Dal no delle aziende americane che operano in Italia al dibattito interno al Pd, con lo stop del neosegretario Matteo Renzi: innesca un acceso dibattito la Web Tax, la norma inserita nella Legge di Stabilita’ che impone ai giganti mondiali del Web di aprire una partita Iva in Italia, quindi di pagare al fisco italiano le tasse sui ricavi collegabili alla presenza online nel nostro Paese. E’ una norma che nasce da un emendamento del Pd, ma che nello stesso partito trova oggi un fuoco di sbarramento.

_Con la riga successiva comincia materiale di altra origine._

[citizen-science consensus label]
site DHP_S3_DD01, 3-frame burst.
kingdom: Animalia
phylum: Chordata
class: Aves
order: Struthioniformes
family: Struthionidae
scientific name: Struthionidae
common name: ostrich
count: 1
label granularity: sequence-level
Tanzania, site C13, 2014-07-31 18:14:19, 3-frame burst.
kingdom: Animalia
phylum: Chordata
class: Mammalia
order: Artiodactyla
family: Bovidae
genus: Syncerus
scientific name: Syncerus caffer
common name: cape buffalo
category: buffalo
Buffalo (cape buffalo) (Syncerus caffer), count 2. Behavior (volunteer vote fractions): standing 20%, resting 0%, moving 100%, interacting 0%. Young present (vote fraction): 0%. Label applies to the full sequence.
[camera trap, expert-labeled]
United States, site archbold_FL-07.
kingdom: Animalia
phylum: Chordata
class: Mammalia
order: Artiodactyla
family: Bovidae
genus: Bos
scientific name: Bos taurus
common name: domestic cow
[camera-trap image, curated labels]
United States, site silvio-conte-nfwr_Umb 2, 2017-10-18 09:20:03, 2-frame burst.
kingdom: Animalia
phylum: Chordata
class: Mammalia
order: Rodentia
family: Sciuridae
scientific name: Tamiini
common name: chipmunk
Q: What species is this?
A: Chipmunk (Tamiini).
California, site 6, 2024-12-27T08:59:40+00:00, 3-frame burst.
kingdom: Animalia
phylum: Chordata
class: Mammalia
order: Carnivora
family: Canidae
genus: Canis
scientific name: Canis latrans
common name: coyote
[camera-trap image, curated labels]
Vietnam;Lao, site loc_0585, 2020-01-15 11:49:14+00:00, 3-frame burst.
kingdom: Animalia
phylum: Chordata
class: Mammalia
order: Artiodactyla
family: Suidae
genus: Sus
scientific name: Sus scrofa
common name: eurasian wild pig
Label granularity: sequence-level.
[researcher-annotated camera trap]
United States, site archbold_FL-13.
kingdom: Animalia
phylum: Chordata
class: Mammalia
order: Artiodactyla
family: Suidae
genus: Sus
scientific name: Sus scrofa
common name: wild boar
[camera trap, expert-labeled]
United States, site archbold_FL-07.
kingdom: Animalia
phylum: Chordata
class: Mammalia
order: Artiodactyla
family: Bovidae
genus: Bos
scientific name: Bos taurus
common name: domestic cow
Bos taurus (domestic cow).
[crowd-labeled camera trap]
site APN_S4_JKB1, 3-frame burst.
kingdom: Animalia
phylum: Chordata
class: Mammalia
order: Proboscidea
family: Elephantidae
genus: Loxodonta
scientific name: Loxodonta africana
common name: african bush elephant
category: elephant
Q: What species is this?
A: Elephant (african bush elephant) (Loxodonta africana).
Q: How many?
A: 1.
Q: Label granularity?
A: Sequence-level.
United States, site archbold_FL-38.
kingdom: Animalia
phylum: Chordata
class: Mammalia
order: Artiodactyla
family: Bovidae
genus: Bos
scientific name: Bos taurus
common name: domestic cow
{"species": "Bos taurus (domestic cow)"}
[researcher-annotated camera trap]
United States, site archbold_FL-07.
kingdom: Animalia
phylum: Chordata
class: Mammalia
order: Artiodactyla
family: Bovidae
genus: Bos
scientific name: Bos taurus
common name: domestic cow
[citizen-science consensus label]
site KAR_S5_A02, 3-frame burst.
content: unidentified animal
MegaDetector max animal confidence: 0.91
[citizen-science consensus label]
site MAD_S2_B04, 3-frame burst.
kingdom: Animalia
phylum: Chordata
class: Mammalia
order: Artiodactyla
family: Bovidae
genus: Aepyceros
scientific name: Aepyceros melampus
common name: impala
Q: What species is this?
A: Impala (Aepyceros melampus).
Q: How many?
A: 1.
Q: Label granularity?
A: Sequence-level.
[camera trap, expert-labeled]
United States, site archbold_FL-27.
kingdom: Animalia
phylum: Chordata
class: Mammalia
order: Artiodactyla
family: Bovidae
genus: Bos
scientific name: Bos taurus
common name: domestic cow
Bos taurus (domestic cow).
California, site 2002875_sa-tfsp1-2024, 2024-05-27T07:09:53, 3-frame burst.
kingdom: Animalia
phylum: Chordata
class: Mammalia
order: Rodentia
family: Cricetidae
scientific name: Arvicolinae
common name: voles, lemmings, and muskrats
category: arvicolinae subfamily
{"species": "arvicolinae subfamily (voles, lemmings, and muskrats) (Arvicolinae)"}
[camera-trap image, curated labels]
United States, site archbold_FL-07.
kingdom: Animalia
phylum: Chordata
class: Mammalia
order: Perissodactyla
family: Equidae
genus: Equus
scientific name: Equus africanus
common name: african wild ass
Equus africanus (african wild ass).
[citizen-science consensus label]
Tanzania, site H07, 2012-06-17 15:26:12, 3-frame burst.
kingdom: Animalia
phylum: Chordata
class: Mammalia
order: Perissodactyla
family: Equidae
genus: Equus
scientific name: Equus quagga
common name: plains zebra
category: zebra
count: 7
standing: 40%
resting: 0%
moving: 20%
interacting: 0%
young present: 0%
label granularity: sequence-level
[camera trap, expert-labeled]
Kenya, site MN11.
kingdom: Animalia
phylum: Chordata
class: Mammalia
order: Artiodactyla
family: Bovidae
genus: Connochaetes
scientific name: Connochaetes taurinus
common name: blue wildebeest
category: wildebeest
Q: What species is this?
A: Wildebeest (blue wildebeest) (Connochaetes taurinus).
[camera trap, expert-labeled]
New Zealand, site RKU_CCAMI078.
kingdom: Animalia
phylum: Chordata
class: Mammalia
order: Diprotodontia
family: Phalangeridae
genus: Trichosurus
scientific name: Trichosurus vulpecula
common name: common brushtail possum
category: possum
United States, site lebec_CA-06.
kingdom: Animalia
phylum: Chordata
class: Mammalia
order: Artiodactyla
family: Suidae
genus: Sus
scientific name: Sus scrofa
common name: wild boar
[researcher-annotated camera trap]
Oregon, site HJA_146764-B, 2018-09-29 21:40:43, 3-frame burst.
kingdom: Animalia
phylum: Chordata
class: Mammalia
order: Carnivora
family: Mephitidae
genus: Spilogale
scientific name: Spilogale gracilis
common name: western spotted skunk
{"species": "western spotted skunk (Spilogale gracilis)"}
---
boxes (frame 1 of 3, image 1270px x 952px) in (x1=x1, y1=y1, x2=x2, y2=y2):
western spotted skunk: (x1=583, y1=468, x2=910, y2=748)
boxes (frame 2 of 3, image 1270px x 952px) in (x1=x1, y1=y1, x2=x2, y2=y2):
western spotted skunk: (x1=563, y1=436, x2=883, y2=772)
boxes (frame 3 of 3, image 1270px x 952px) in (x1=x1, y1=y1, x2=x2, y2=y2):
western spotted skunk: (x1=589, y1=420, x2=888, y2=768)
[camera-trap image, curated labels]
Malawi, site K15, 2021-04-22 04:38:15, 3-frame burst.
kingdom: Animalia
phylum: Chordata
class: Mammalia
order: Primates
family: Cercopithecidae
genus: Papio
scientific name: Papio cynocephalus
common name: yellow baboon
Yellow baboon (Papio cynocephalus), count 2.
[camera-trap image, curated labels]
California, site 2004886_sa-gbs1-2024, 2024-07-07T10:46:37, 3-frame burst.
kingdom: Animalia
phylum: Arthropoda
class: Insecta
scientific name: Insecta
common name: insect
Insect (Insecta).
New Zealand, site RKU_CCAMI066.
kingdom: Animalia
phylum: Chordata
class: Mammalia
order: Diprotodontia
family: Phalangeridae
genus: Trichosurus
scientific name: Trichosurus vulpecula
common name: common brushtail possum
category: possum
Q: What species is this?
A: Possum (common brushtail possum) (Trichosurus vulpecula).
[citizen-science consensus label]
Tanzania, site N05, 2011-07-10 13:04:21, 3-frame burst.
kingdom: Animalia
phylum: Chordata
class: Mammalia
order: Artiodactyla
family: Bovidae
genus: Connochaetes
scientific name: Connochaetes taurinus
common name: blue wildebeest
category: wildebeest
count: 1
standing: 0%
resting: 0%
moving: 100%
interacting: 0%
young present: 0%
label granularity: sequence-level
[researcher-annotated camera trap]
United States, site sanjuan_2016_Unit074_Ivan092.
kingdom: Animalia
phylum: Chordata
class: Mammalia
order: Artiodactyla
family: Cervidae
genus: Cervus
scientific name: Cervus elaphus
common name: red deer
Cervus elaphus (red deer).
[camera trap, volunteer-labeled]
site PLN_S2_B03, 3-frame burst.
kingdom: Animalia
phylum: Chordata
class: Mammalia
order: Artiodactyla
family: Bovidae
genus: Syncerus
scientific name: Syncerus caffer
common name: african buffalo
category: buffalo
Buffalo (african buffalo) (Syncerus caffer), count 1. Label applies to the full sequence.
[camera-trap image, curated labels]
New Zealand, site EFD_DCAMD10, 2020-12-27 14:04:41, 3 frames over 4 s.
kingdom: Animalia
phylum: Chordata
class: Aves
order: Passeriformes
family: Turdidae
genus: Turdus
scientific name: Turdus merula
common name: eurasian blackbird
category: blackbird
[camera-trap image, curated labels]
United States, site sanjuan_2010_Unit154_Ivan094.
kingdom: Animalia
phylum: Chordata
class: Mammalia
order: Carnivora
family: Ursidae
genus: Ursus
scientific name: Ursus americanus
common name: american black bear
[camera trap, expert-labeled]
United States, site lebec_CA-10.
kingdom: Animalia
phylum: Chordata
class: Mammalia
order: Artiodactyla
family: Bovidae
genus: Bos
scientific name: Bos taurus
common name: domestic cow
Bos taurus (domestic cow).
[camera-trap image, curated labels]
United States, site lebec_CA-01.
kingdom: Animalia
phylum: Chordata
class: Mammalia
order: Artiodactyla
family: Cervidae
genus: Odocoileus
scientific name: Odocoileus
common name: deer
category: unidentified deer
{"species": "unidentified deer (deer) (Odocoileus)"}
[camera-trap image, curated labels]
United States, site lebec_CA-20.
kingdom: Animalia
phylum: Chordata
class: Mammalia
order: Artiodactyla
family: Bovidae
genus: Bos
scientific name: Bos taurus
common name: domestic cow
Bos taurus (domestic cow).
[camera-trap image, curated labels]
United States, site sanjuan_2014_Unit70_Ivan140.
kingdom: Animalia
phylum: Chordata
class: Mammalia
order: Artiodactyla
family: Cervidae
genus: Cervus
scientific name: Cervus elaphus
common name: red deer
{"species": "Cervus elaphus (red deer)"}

E’ stato il renziano Edoardo Fanucci a dare una forte accelerazione, con un emendamento alla Legge di Stabilita’, alla proposta gia’ lanciata in un Ddl dal lettiano Francesco Boccia. Ma l’idea non piace a Matteo Renzi, che all’assemblea che lo ha proclamato segretario del Pd dice: nel digitale "siamo passati dalla nuvola digitale alla nuvola nera di Fantozzi", i temi "della web tax vanno posti in Europa" altrimenti "rischiamo di dare l’immagine di un paese che rifiuta l’innovazione". Tesi rilanciata da quattro parlamentari renziani: "All’economia non servono feticci che sulla tecnologia chiudono l’Italia in un recinto rispetto al resto dell’Europa". Ma anche il lettiano Marco meloni chiede che "il Parlamento elimini la tassa" ed "il Pd sia unito sul piano digitale del governo".
La Web Tax non piace anche a Scelta Civica: la norma "e’ palesemente illegittima" dice Gianfranco Librandi. Mentre da Forza Italia la portavoce Mara Carfagna attacca: "Saranno pure giovani, avranno rottamato la vecchia classe dirigente col colbacco ma le idee, quelle sullo sviluppo e la crescita economica, sono sempre le stesse: tasse, tasse, tasse. Di nuove nel Pd di Renzi ci sono solo le facce, il resto e’ roba vecchia". Intanto alzano la voce anche le aziende statunitensi che operano in Italia: "Gli ispiratori della Web Tax dovrebbero riflettere sul danno d’immagine per l’Italia provocato da questo provvedimento agli occhi della comunita’ internazionale", avverte l’American Chamber of Commerce in Italy: rappresenta , dice il consigliere delegato, Simone Crolla, "l’ennesima dimostrazione di autoreferenzialita’ ed arroccamento del ceto politico italiano, che non consente l’apertura di un serio ed approfondito dialogo su questa materia, delicata e strategica per il futuro". Inoltre, per AmCham Italy "l’incompatibilita’ di questi emendamenti rispetto alle normative europee esporra’ l’Italia ad una possibile procedura d’infrazione".